Some advantages for example are their inherent safety features- built of soft materials able to inflate or deflate air chambers, they can be safely used in fragile environments or in proximity to humans. Another example is their flexibility which enables them to fit into tight spaces.

According to Techxplore, researchers at the Harvard John A. Paulson School of Engineering and Applied Sciences (SEAS) have come up with a new approach to manufacturing soft robotics using a 3D method that can “print” entire soft robots, as reported in Advanced Functional Materials.

“The soft robotics community is still in the phase of seeking alternative material approaches that will enable us to go beyond more classical rigid robot shapes and functions,” says Robert Wood, senior corresponding author on the paper, and adds “Textiles are appealing since we can radically tune their structural properties by choice of their constituent fibers and how those fibers interact with each other.”

Vanessa Sanchez, first author on the paper and a former Ph.D. student in Wood’s lab was intrigued by the concept of 3D knitting, which can produce seamless articles of clothing with little material waste. Sanchez and her team set out to figure out the 3D knitting process and create a library of knowledge. They tested 20 different combinations of yarn, structure, and more, and characterized how varied knit architectures impact folding and unfolding, structural geometry, and tensile properties.

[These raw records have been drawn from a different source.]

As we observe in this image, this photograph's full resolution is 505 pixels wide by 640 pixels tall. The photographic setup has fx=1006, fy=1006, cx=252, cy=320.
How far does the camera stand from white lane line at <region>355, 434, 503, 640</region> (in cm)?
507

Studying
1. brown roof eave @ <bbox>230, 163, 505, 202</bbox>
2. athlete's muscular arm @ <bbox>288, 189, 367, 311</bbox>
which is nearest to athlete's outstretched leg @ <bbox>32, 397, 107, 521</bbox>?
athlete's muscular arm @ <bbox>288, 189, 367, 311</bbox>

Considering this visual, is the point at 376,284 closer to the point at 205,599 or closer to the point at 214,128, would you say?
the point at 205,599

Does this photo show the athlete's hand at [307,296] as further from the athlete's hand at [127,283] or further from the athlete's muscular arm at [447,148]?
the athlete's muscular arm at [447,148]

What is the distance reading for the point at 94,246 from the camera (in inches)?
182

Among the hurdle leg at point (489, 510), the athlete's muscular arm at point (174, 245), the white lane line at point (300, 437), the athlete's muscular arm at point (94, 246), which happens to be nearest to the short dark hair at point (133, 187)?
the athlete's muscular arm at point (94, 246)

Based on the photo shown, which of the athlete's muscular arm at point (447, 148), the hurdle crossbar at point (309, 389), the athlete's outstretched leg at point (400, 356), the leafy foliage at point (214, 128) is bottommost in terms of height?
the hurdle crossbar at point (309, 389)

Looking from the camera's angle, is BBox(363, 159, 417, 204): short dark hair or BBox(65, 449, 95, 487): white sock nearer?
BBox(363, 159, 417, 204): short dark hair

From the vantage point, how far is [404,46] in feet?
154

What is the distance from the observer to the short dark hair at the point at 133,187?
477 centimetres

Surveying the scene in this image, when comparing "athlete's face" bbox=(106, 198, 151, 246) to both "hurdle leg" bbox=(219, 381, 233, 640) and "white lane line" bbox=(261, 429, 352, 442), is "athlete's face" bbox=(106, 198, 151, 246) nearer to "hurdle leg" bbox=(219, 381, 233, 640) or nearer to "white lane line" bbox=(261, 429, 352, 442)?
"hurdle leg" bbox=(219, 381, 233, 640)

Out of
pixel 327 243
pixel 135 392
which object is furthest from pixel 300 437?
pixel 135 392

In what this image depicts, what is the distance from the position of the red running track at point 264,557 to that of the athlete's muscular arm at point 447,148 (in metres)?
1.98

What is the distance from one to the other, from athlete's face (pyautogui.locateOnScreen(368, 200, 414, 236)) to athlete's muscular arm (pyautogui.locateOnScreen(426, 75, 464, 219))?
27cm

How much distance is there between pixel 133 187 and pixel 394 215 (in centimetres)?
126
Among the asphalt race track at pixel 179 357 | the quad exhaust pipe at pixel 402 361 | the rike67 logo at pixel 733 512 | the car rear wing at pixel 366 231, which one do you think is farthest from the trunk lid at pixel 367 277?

Using combinations of these structures, they demonstrated many different knit robot prototypes, including various types of gripper devices with bending and grasping appendages, a multi-chamber claw, an inchworm-like robot, and a snake-like actuator capable of picking up objects much heavier than the device itself.

Sanchez said- “3D knitting is a new way of thinking about additive manufacturing, about how to make things that could be reconfigured or redeployed. There are already industrial machines to support this type of manufacturing—with this initial step, we think our approach can scale and translate out of the lab.”